Anyway, I’ve been reading Mycelium Running. Stamets has a lot of fun with the subject and much passion. He really seems to believe and certainly expresses the belief that mushrooms are the cure for all ills. Indeed, mushrooms grown on clean substrate do seem to contain all those things that are supposed to be so very good for you and not much of anything that’s supposed to be bad. I once thought that mushrooms had essentially no nutritional value whatsoever. It is a true statement to say that mushrooms are mostly water. Ninety-percent, in fact. But then again, so are you. Like the coverage of the planet by oceans, we are seventy-percent water. That’s fairly true of all meat-bearing mammals we might like to eat. You don’t think about water content of your steak (about 75%), you instead think of it as this iron-rich, protein slab of pure alpha manhoodserve it to me bloody so I can testosterone harder!

Mushrooms are actually pretty similar in that regard. They do contain a lot of water and you do want to cook quite a bit of it out. In fact, you do really need to cook mushrooms because their cell walls contain chitin and we just cant digest that. Heat breaks it down. In that sense I guess you could say that raw mushrooms don’t contain much nutrition because it remains largely inaccessible, passing through our system mostly unmolested by our digestive apparatus.

It makes me wonder about the ingestion of "magic mushrooms" and the bodies ability to metabolize them. I wonder if that's why people say they throw up, because they're indigestible? Mystery for another day, I'm not looking it up.
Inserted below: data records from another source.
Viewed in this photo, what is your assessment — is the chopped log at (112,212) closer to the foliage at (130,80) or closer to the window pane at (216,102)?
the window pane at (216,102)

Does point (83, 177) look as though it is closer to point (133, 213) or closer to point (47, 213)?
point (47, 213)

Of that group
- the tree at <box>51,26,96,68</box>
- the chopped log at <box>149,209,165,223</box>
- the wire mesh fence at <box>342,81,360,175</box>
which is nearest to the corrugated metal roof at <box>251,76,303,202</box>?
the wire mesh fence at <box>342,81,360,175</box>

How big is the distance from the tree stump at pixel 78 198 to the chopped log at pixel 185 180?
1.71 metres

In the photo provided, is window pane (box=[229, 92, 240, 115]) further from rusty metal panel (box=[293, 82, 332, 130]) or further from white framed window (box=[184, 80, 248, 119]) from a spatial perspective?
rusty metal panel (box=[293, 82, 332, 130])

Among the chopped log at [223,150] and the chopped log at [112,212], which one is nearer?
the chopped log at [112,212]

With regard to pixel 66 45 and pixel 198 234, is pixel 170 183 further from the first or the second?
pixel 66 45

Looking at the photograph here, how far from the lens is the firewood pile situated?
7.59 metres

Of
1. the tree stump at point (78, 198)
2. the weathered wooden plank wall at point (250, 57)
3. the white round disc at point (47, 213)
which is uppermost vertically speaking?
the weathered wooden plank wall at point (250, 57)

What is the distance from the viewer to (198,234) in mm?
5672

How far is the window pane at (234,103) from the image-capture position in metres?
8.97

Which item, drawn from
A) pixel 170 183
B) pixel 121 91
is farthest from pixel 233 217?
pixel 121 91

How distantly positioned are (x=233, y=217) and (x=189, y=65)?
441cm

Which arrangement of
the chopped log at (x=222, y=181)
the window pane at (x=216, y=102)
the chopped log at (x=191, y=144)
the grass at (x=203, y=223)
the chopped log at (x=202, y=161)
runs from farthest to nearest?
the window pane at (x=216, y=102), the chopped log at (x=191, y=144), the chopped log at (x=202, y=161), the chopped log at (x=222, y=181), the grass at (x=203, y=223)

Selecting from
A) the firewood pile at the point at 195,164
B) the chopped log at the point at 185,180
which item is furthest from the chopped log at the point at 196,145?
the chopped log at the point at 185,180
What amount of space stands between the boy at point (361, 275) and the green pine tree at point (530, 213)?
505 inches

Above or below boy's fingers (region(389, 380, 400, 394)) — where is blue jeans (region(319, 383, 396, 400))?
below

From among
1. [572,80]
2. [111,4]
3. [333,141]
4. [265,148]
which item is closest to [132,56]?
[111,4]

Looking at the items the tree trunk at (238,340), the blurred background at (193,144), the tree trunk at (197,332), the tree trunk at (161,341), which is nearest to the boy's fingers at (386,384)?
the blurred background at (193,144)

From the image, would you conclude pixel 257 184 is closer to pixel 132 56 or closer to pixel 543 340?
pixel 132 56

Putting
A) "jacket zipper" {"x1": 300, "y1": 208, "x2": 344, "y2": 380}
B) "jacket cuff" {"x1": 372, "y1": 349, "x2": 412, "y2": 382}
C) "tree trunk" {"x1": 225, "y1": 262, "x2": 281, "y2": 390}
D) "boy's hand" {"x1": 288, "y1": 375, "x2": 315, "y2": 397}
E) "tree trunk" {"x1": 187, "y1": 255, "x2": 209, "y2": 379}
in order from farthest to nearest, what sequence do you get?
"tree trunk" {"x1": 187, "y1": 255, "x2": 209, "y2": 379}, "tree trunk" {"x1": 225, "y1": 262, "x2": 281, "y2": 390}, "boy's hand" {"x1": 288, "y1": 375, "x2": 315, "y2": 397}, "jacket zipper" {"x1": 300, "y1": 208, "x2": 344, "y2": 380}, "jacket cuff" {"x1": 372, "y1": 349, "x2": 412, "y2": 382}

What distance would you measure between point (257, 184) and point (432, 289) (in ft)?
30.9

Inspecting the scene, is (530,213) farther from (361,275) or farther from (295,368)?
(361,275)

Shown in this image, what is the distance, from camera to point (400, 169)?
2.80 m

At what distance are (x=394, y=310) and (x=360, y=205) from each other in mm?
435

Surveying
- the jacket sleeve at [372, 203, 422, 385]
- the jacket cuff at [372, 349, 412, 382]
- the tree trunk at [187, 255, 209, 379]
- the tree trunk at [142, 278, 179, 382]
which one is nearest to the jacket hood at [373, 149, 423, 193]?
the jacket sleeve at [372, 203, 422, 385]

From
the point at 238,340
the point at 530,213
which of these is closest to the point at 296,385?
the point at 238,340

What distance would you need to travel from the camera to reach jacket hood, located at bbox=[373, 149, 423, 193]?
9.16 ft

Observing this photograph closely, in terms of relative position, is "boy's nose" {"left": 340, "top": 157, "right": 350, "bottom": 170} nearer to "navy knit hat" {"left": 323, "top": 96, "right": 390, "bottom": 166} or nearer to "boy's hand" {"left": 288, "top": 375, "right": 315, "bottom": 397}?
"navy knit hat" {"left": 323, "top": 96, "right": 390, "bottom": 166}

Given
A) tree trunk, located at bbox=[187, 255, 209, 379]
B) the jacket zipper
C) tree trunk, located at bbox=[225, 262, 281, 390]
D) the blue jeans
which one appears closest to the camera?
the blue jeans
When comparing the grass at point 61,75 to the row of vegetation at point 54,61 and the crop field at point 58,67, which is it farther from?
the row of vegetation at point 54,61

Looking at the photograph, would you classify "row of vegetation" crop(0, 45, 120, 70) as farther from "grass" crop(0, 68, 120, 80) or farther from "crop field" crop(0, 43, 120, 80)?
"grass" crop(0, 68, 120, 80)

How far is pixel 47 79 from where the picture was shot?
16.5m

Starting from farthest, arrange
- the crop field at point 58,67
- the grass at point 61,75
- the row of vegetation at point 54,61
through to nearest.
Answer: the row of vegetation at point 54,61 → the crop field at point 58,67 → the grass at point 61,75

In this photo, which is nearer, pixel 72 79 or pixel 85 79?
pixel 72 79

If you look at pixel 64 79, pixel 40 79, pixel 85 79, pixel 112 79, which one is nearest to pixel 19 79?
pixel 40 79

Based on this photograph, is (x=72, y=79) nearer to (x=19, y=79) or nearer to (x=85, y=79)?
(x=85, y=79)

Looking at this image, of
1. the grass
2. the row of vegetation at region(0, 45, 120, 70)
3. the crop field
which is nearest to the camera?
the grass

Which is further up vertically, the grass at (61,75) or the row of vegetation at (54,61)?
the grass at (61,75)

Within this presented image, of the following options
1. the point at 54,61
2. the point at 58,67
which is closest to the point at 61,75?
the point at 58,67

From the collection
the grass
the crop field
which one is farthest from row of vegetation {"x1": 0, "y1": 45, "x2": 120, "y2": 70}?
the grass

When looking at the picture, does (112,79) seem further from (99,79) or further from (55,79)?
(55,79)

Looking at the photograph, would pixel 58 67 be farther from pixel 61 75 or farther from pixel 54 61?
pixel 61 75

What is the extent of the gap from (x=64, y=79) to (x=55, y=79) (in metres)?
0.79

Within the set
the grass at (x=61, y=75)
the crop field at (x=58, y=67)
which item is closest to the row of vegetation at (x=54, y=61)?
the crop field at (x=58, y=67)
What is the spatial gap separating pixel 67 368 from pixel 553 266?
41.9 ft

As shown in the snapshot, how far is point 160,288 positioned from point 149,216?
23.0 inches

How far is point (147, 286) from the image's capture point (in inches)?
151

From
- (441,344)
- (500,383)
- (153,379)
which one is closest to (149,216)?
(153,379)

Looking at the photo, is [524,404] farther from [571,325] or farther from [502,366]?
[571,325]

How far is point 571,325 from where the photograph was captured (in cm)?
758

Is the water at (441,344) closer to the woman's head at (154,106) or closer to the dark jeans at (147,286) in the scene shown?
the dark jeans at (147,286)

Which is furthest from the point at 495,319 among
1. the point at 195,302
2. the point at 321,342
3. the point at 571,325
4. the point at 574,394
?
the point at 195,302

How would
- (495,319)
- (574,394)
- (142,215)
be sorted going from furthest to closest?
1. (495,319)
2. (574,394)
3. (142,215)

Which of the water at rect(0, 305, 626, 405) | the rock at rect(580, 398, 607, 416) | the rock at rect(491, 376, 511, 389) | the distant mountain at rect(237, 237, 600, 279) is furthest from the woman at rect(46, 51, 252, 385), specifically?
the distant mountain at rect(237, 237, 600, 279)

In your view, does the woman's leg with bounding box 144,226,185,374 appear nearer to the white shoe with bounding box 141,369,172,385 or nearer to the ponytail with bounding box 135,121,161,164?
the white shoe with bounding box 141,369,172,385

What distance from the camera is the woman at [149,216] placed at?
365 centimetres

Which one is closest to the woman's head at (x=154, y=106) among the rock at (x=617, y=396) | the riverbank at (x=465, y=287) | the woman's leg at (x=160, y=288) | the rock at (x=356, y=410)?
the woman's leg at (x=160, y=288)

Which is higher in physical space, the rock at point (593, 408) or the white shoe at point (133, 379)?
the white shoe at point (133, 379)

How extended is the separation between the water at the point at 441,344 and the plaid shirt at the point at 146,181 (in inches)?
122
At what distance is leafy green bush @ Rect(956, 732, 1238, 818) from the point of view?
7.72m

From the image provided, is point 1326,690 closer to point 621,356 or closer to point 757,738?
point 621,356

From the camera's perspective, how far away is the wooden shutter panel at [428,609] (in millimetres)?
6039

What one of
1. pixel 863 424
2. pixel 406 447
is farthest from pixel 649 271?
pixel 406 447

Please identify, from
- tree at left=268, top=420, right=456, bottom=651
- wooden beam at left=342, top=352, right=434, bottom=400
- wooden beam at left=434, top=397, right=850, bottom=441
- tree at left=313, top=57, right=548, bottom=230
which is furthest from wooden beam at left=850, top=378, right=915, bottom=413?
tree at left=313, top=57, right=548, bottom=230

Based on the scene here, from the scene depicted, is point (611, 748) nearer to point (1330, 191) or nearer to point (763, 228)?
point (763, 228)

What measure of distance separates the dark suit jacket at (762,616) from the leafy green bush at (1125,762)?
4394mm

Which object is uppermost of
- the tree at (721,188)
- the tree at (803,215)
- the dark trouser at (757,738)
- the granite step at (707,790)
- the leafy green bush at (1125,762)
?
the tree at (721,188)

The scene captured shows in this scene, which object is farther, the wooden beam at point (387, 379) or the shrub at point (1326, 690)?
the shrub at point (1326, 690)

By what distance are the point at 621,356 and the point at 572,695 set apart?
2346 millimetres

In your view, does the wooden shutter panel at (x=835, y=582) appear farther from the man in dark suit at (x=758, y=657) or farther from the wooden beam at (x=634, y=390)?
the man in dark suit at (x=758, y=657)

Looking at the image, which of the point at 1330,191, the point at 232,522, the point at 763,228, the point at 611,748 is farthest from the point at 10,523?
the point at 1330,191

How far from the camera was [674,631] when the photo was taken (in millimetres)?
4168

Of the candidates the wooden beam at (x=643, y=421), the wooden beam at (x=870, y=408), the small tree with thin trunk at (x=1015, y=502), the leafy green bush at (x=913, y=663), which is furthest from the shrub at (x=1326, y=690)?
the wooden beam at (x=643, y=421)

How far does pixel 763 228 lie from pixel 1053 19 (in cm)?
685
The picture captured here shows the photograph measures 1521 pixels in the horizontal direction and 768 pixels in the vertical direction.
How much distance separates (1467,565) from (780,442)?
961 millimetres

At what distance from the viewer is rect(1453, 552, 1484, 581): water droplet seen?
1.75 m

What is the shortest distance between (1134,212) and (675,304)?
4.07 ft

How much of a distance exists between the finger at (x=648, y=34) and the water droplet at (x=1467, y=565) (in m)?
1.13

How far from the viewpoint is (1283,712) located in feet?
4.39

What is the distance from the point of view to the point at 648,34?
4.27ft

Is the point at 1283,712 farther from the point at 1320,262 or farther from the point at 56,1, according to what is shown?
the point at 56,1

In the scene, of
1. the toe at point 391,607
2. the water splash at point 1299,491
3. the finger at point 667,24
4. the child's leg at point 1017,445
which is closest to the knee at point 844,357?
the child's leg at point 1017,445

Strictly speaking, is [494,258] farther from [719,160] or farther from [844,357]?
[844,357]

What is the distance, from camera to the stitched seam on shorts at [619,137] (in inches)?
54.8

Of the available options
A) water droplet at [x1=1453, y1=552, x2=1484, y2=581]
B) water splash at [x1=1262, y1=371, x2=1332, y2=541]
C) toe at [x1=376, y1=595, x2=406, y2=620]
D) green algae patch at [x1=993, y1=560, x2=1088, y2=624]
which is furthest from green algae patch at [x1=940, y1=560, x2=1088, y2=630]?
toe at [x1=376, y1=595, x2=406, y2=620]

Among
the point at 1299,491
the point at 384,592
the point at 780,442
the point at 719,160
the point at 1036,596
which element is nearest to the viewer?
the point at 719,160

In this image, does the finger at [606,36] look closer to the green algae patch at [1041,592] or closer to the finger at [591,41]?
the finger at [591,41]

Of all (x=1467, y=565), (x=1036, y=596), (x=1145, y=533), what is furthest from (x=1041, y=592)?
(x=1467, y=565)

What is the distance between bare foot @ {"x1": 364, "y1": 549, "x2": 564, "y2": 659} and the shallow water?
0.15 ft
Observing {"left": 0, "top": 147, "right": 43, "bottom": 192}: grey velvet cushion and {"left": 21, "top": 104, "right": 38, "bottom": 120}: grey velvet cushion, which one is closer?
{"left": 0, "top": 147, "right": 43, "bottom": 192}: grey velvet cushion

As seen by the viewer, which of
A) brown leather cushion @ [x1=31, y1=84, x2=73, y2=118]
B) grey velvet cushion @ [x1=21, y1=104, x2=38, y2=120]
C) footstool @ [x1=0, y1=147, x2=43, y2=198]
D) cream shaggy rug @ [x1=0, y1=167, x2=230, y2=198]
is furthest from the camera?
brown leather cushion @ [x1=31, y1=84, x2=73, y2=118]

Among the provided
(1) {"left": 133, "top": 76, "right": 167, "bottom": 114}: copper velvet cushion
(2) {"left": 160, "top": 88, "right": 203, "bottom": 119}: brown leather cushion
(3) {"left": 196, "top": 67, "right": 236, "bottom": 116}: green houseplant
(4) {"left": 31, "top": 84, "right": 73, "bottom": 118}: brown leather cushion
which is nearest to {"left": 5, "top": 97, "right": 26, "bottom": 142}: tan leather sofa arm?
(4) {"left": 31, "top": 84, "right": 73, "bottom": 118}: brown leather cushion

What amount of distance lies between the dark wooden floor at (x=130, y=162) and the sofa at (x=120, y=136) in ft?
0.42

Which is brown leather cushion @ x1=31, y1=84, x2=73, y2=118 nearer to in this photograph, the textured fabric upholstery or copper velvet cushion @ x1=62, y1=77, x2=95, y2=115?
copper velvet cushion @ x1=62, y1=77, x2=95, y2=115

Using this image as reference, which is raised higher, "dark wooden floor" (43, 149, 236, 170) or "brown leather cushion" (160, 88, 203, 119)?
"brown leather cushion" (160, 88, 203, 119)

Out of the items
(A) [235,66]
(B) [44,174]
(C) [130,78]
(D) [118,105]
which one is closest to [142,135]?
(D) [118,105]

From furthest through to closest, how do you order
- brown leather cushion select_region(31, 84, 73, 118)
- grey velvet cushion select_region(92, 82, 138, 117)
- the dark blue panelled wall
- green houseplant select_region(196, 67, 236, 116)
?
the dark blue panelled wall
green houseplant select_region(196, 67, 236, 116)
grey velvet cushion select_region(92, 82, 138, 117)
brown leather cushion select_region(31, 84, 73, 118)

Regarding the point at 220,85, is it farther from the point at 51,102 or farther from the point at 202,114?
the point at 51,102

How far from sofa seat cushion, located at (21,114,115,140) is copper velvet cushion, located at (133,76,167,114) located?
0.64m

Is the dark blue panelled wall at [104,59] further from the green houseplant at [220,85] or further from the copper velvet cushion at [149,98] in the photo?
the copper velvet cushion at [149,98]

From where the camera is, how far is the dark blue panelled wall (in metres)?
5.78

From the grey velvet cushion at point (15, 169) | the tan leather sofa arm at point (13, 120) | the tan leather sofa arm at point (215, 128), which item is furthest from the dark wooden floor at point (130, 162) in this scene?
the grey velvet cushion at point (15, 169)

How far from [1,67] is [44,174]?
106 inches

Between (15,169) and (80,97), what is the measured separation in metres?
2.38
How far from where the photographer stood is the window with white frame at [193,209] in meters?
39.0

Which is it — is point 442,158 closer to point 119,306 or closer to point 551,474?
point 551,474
Cooked mushrooms, however (or steeped in a tea or made into a tincture, etc) provide much in the way of low fat, low carb protein, vitamins and minerals. In addition, according to Stamets' relation of others’ research, they also seem to provide a potentially very wide range of immunity supporting molecules and a variety of cancer fighting compounds. A lot, by the time of the books publication, of this research is highly preliminary. Unfortunately medicine takes time. It does remain true, however, that many mushrooms have been used in folk medicine since time immemorial and that a lot of folk remedies, after much study, have been proven to be effective treatments for a variety of ailments.

Now I’m not saying if you roll around in a fairy ring you’ll be cured of cancer.

Well, maybe you will, who knows? But I’m not making that claim.

What I am saying—and I’m pretty sure the fungi have not yet grown into my cerebral cortex and I’m saying this of my own free will—is maybe eating some mushrooms couldn’t hurt. Particularly Lion’s Mane and Reishi, throw in some Shiitaki and Cordyceps (yes, the zombie fungus), and maybe you won’t get cancer, or maybe if you already have it your tumors will slow their growth or even shrink. Maybe you get no health benefit at all but you get to enjoy some delicious foods, and exotic teas. It’s like cleaning up the environment even if you don’t believe in climate changedespite the pretty obvious evidence in the nice spring we’re having right now here in the American Midwest in Januarywhat if we cleaned up the world and made it a nicer place for everyone for no reason? What harm does that do?

This is the same way. Maybe mushrooms aren’t a miracle cure. Maybe they’re gross slimers you pick off the pizza and only ever lead to things like itchy vaginas and toenail fungus. But maybe mushrooms really are magic (not that kind of magic mushroom) and can give you a better life, clean up the environment as Stamets suggests, and act as a cure-all for everything that ails you.

Sprinking dried Reishi in my hot tea on the off chance it cures cancer doesn’t seem like a bad bet to me. What harm does it do?